Yup, sebait lirik sederhana yang diuntai dengan hati menghasilkan karya yang memiliki daya magis. Percayalah, saat itu saya hanya mampu memasang earphone, memutar musiknya, menghisap kretek sambil mata berair menggenang rindu. Sempurna.
Namun, tidak sampai disitu..Didi Kempot rupanya bukan hanya soal cinta, patah hati dan kemiskinan, tapi juga politik.
Ketika Iwan Fals menggebu dengan Surat Buat Wakil Rakyat, Efek Rumah Kaca melahirkan Jalang dan Di Udara, begitupula dengan Slank, Navicula hingga Koil dengan besutan grunge berlirik keras dan kritis. Didi Kempot justru jauh membumi.
Tapi lihatlah apa yang terjadi di jalanan ketika gerakan "Gejayan Memanggil" di Jogja? Mahasiswa tampak lebih santuy sambil mengibarkan spanduk bertuliskan lirik lagu Didi Kempot. Mulai dari Rezim "Cidro", "Ojo mblenjani janji" atau "Trimo mundur timbang loro ati".
Kalimat tidak lagi sangar, kritik satir cenderung patah hati. Didi Kempot adalah representatif tidak langsung dari Civil Society.
Ya, Didi Kempot adalah satu-satunya musisi yang terlibat di politik tanpa politik itu sendiri.
Baru saja kita disuguhkan kembali era romantisme ala Oliver Goldsmith versi patah hati lengkap dengan gaya heroic couplet atau William Wordsworth (The Solitarity Reaper) bergaung dengan semangat revolusi Perancisnya. Dan hingga kini saya masih tercenung di pojokan sambil memutar Layang Kangen.Â
Aaarrggghhh!!....
Kini, beliau telah tiada, beliau telah bergabung dengan pendahulunya, Ranto Gudel sang Ayah dan Mamiek Prakoso sang kakak.

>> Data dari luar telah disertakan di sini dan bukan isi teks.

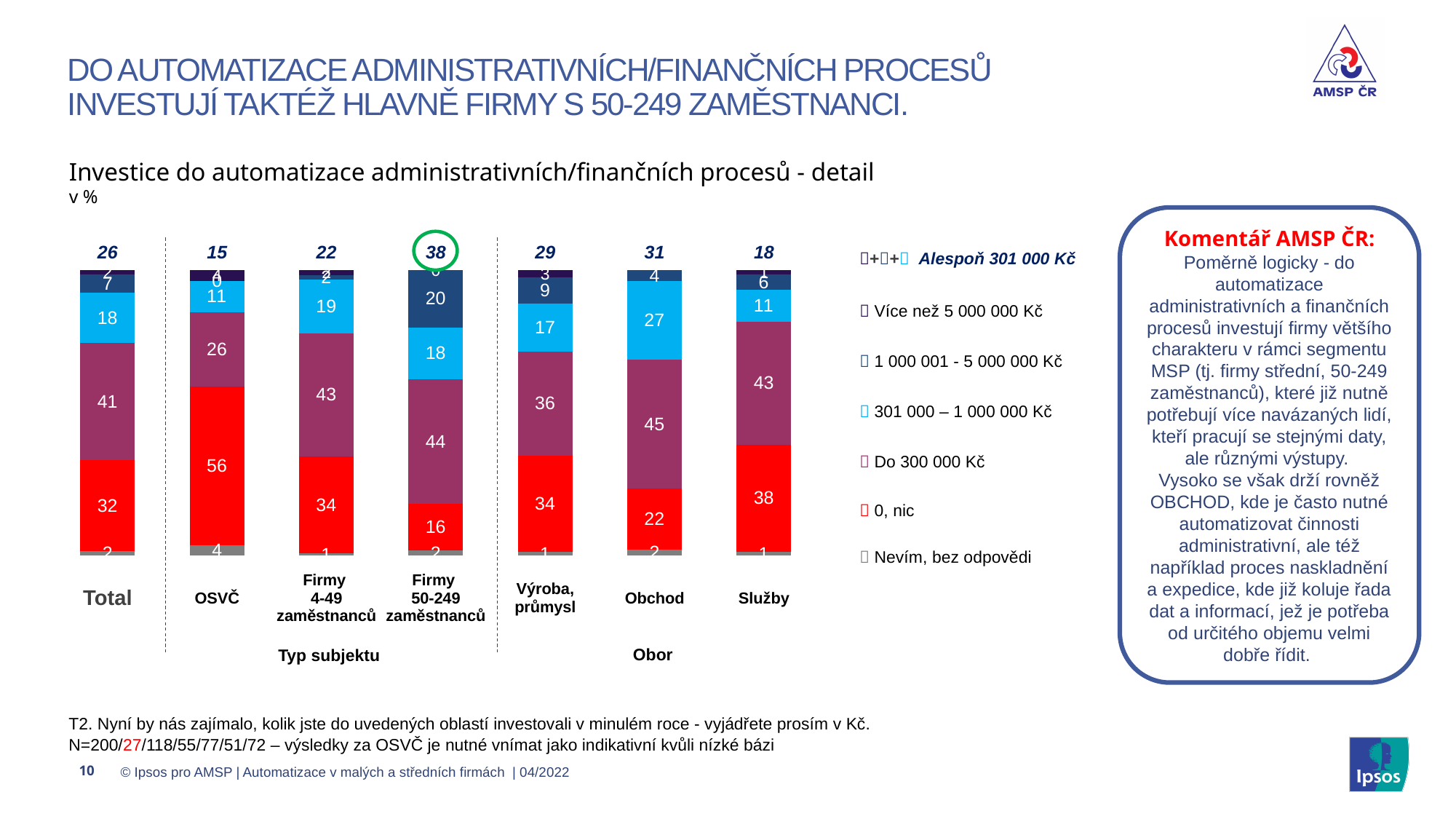
What percentage of Obchod respondents invested 301 000 – 1 000 000 Kč? 27 Which category has the highest 'Alespoň 301 000 Kč' value? Firmy 50-249 zaměstnanců Which has a larger share of respondents investing 0, nic: Výroba, průmysl or Obchod? Výroba, průmysl Which category has the lowest 'Alespoň 301 000 Kč' value? OSVČ What percentage of Služby respondents invested Do 300 000 Kč? 43 What is the difference between the 'Alespoň 301 000 Kč' values for Obchod and Služby? 13 What percentage of OSVČ respondents invested 0, nic (nothing)? 56 How many bars (categories) are shown in the chart? 7 What is the 'Alespoň 301 000 Kč' value for the Total bar? 26 How many investment ranges (excluding the combined 'Alespoň 301 000 Kč' line) does the legend list? 6 What type of chart is shown on the slide? Stacked bar chart What is the 'Alespoň 301 000 Kč' value shown above the bar for Firmy 50-249 zaměstnanců? 38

Dan kini kita hanya bisa bercerita bagaimana dia mengumpulkan donasi 7,6 milyar rupiah dari konser amal, amal jariyah fantastis yang dia sempat lakukan di akhir hayatnya. Suatu hal yang mungkin dia ceritakan di alam sana.
Sebelum akhirnya dia berjalan menemui Glen Fredly sambil menyiapkan suatu ide konser bersama.